All officers admitted they deposit the collection of I.D.'s and personal information into a database called A.R.M.S.

Now what other neighborhood would this happen in? "Stop, Warrior! I want to enter your personal information into a database!"

Would you want to stop for that reason alone? You probably would stop and give him your I.D. under the old adage, "I have nothing to hide." My opinion is this type of "compliance" without justifiable reasons also accepts the "Papers please" mind-set that allows officers to trample people's freedoms and their right to walk at night. Are we to accept police officers having the right to violate people's right to privacy, (unwarranted search of our persons and papers) and demand to see I.D. whenever they please for purposes of putting our info into a database?

Officers must respect people's rights, and if they wish to talk to a citizen, explain why they need to impede the person's freedom. The "I want to look at your I.D." is insufficient. Officer Davis admitted on the stand that he agreed with Brian it's a hassle to have to produce I.D. and to "...not make this any worse than it is."

Given that Chesley chose to walk on after explaining to Davis what he was doing, (walking his friend home, and leaving open gym) was it necessary to call it in, have two other officers slam the kid into a fence, bear hug him, throw him into the street face down, and witnesses said, "Whoop on him" and then pepper spray him in the face as many as three times?
Is that how we "community police" a seventeen year-old into producing his I.D. when randomly commanded?

Valid points, wrong conclusion

So, you're saying that if you set up a tent in my back yard it's not trespassing until I ask you to leave? I'm guessing that's not the case, but since there are a lot of no trespassing signs around I'm going to assume you're partially correct. That said, I think a "park closes at dusk" sign is sufficient notice, and if it isn't then how is someone supposed to tell you to leave if you won't let them talk to you?

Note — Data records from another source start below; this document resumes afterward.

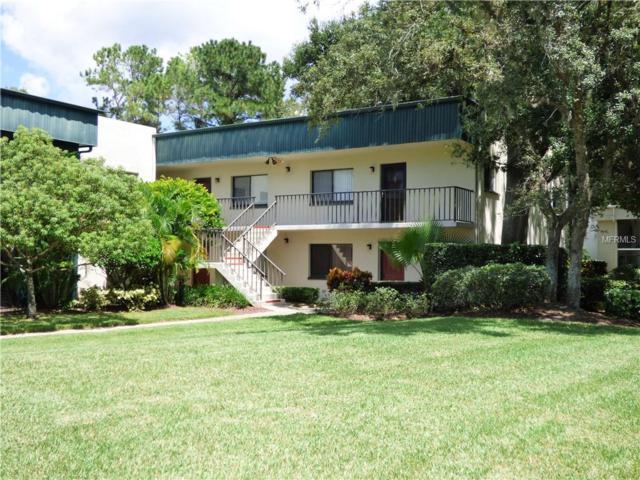 3300 Fox Chase Circle N #235, Palm Harbor, FL 34683 (MLS #U8015841) :: KELLER WILLIAMS CLASSIC VI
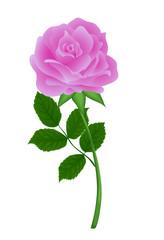 nature pink flower rose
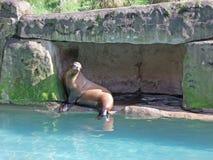Млекопитающие морских львов в зоопарке Ирландии стоковые фото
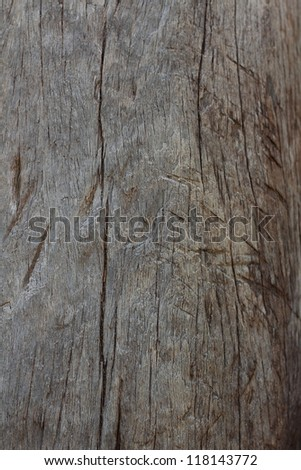 Old wood - stock photo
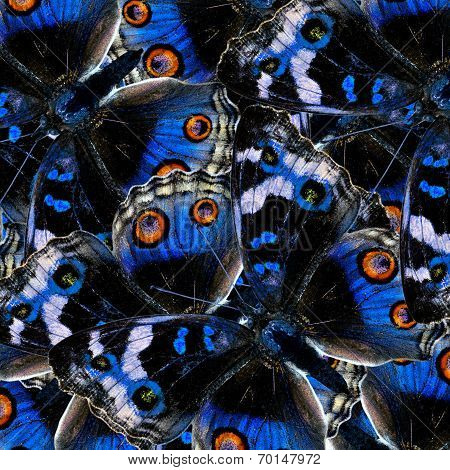 Blue Pansy Butterfly In The Greatest Blue Background Texture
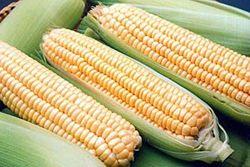 Кукуруза из Украины дебютировала на китайском рынке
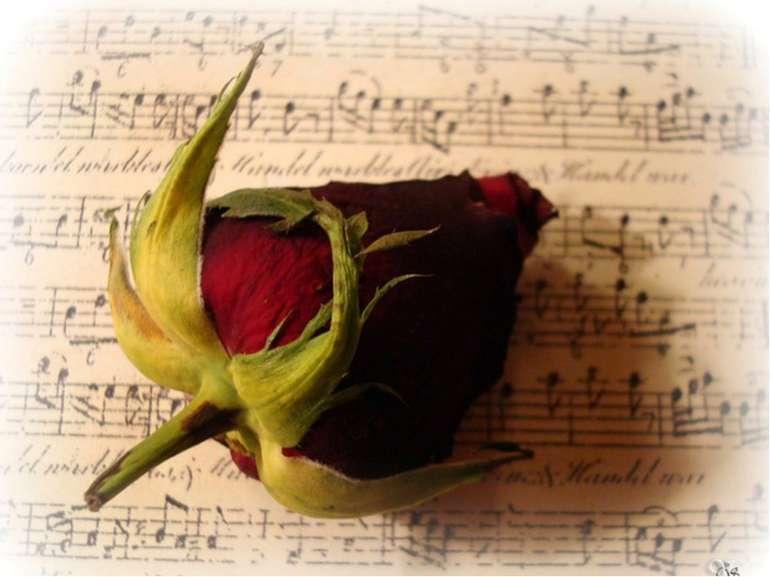 Збірка «Сатурнічні поезії»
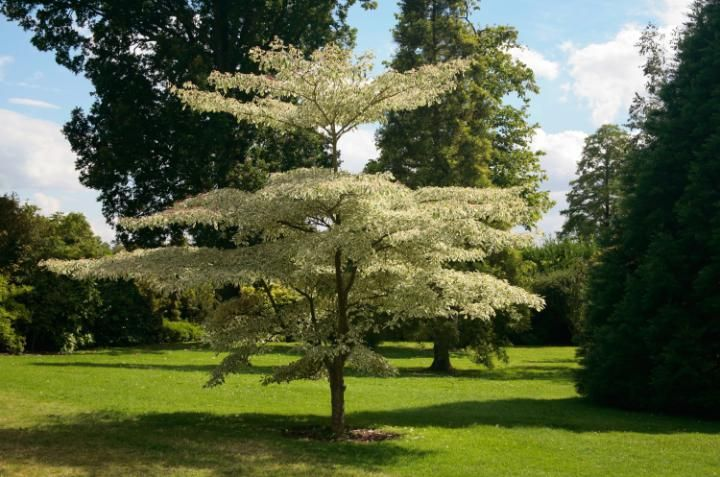 Wedding Cake Tree: Dogwood, Cornus controversa 'Variegata' from the How to Grow board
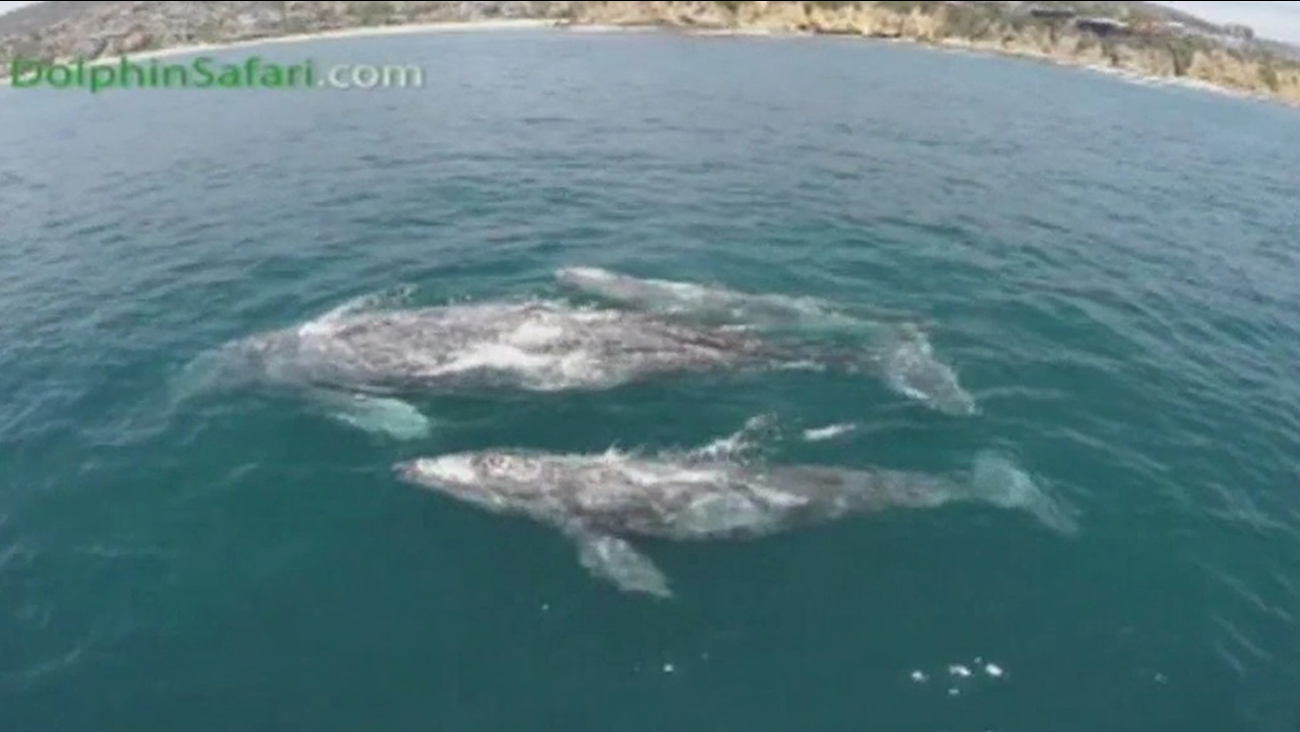 The twin baby gray whales and their mom were spotted by people on a whale-watching boat off Dana Point.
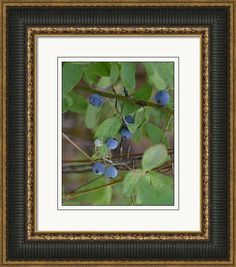 """Framed Print featuring the photograph of """"Blue Berries"""" by rd Erickson"""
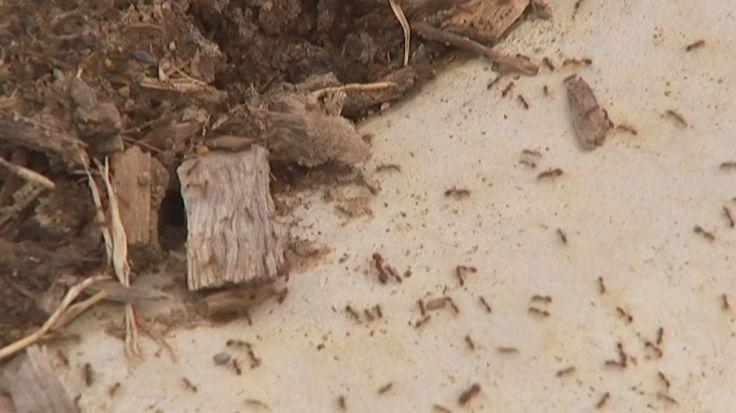 Australia lucha contra una invasión de hormigas rojas de fuego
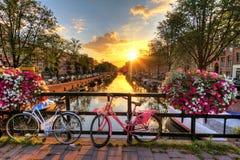 De zomerzonsopgang van Amsterdam Royalty-vrije Stock Afbeelding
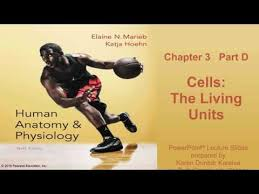Human Anatomy And Physiology Marieb Hoehn Anatomy U0026 Physiology Chapter 3 Part D Lecture Youtube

I agree that running around checking everybody's ID on a public street isn't cool. It bothers me much more than whatever drug dealing was going on in the park. Since you object as well, I suggest that when the police ask for your ID without good reason you politely refuse and give your little argument. They'll either back down (likely) or arrest you (don't resist). Then you can get some nice publicity with a judge saying you were correct (or maybe not, I'm not a lawyer).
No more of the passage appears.